Citation :
Fani attendant qu'on l'appelle pour "servir".
J'ai plus été éduquée en dentelle qu'en latex, mais c'est effectivement un position d'attente que je connais (attention lorsqu'on se lève, le rétablissement de la circulation dans les jambes provoque des vertige. Je recommande de rester un moment à quatre pattes le temps que tout se rétablisse, quitte à recevoir quelques bons coups de martinet ou de cravache.
Le baillon est nécessaire pour les bavardes comme moi, incapable de me taire plus de cinq minutes. Il ne sera enlevé que lorsque je devrai servir ces messieurs avec ma bouche.
J'ai toujours tellement aimé servir, que j'en ai fait ma profession, école hôtelière, école de domestique. J'éprouve toujours un petit pincement d'excitation lorsque je dis aux gens que je suis "domestique" et non pas l'un des titres ronflants que l'on donne aujourd'hui.
Le terme exact de ma profession est "esclave masochiste", mais cela ne peut se dire dans tous les milieux, surtout lors de négociations salariales ;-)

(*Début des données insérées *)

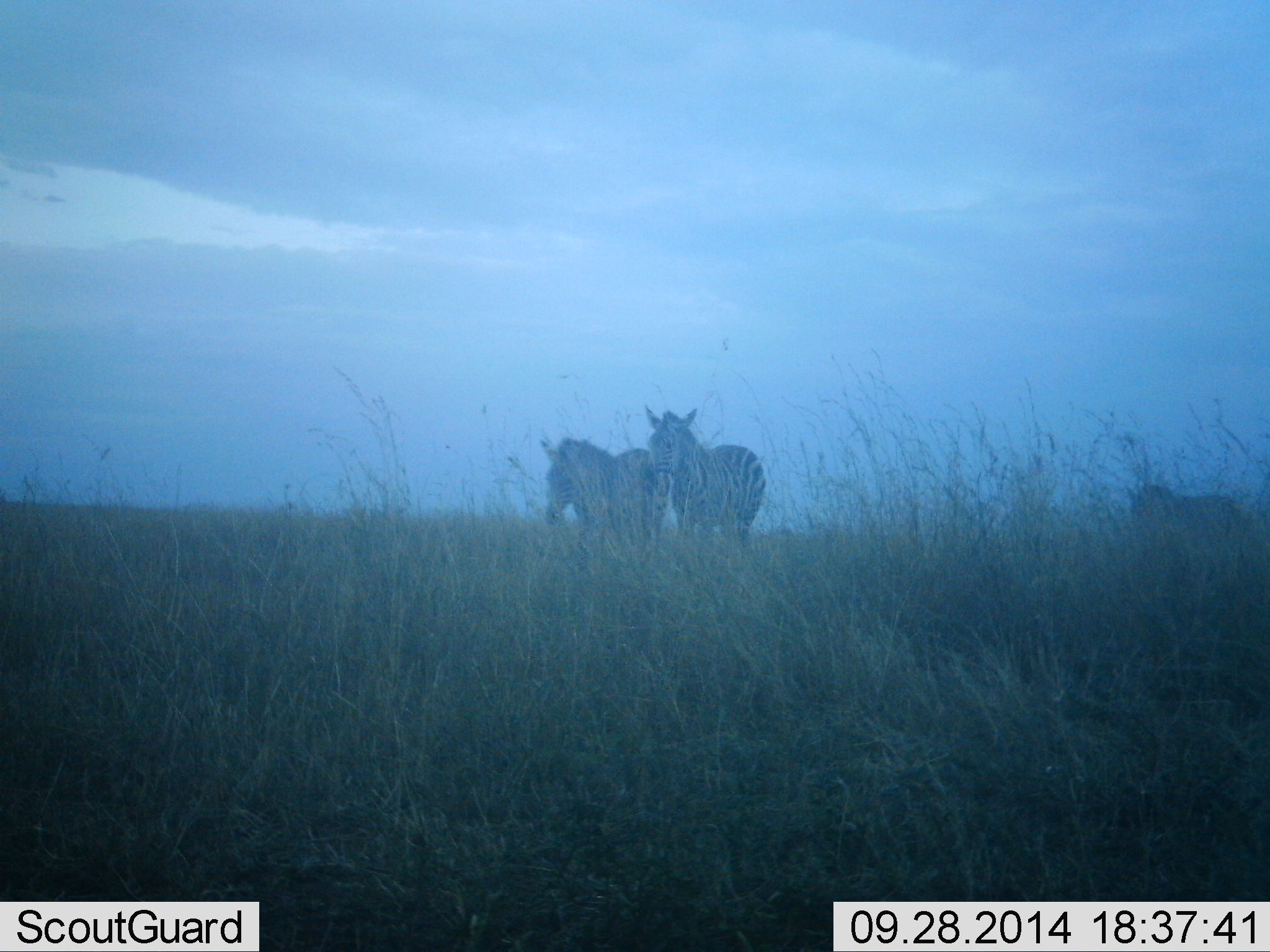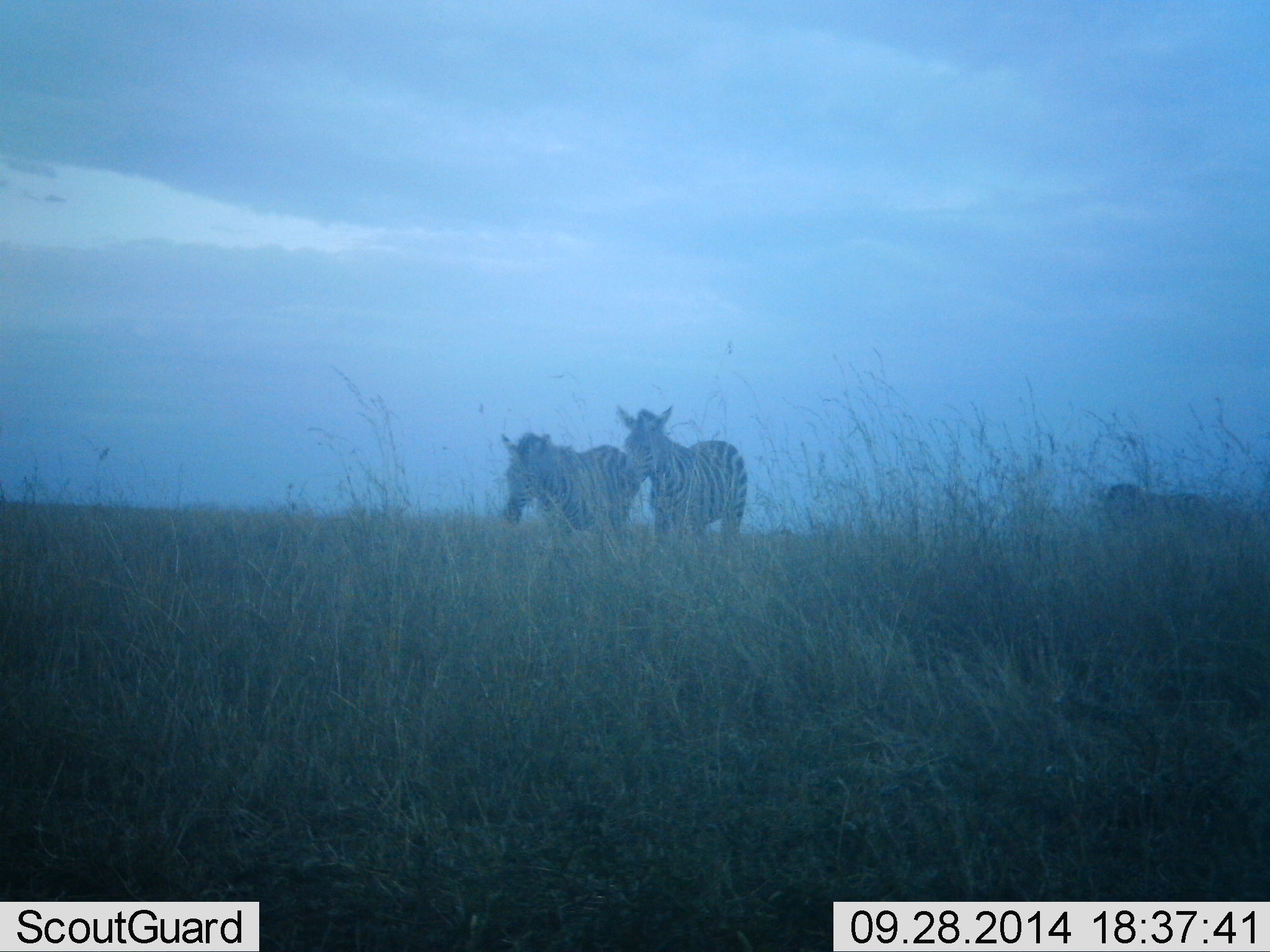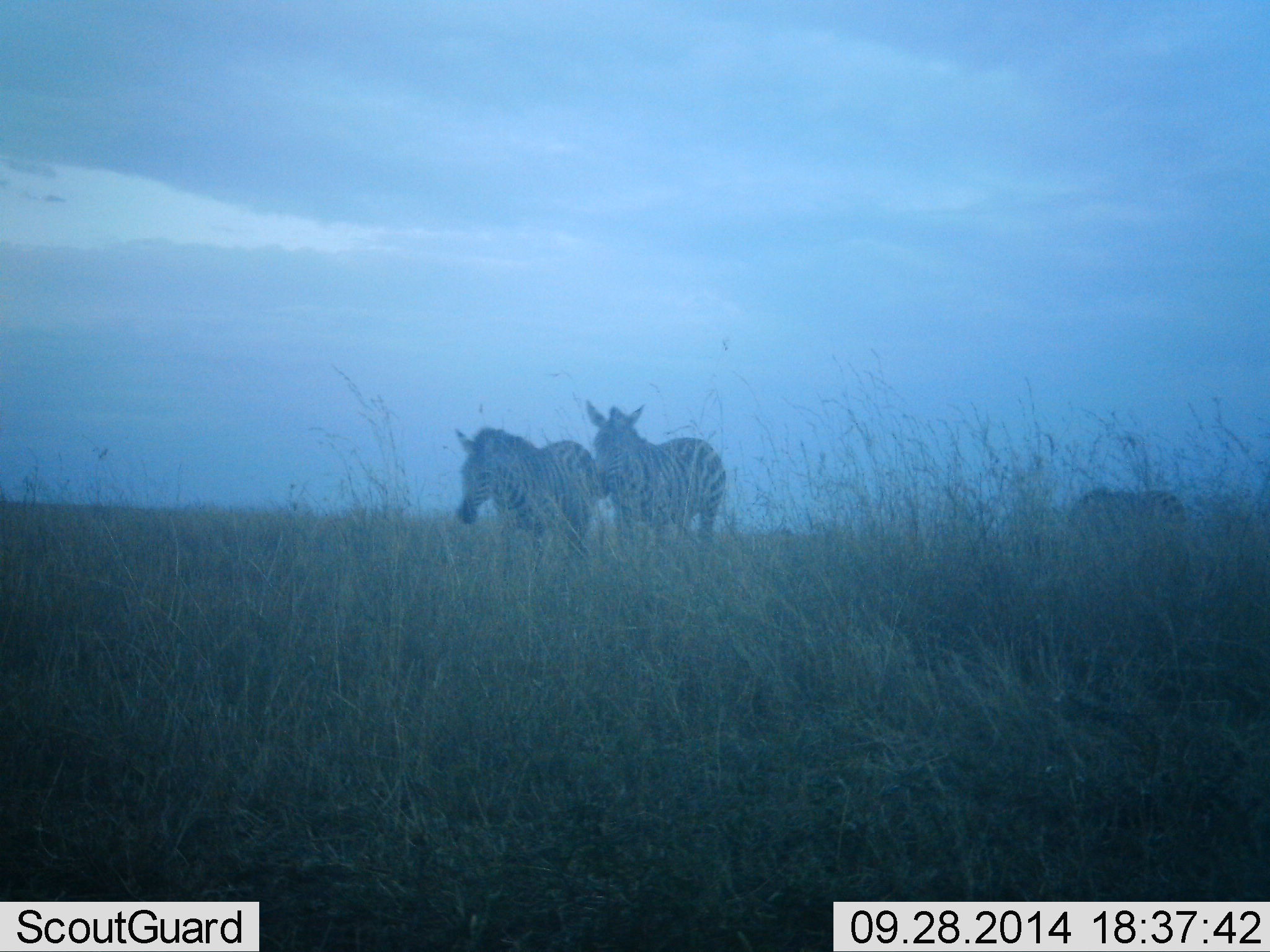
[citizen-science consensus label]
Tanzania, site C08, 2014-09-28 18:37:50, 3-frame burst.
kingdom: Animalia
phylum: Chordata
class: Mammalia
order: Perissodactyla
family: Equidae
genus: Equus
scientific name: Equus quagga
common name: plains zebra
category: zebra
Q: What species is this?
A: Zebra (plains zebra) (Equus quagga).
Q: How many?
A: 3.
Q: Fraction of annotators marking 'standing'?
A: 20%.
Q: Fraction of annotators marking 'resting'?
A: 0%.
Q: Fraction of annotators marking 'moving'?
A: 90%.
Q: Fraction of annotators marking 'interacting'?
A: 0%.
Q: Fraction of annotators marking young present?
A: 0%.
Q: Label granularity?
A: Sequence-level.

Je n'ai qu'une seule fois annoncé directement la couleur, à une baronne d'un certain âge, qui prenait soin de son fils pervers. Elle avait besoin d'un esclave pour lui et m'a donné un salaire conséquent (sur un compte bloqué jusqu'à la fin de mon contrat). Cela a constitué pour moi des moments extraordinaires, mêlant vrai travail, soumission de tous les instants et sexualité intense.
Monsieur Fils ne manquait pas d'imagination ni de perversion, pour notre plus grand plaisir à tous les deux. Madame était aussi d'une grande perversité et savait, selon les situations, modérer ou encourager son fils.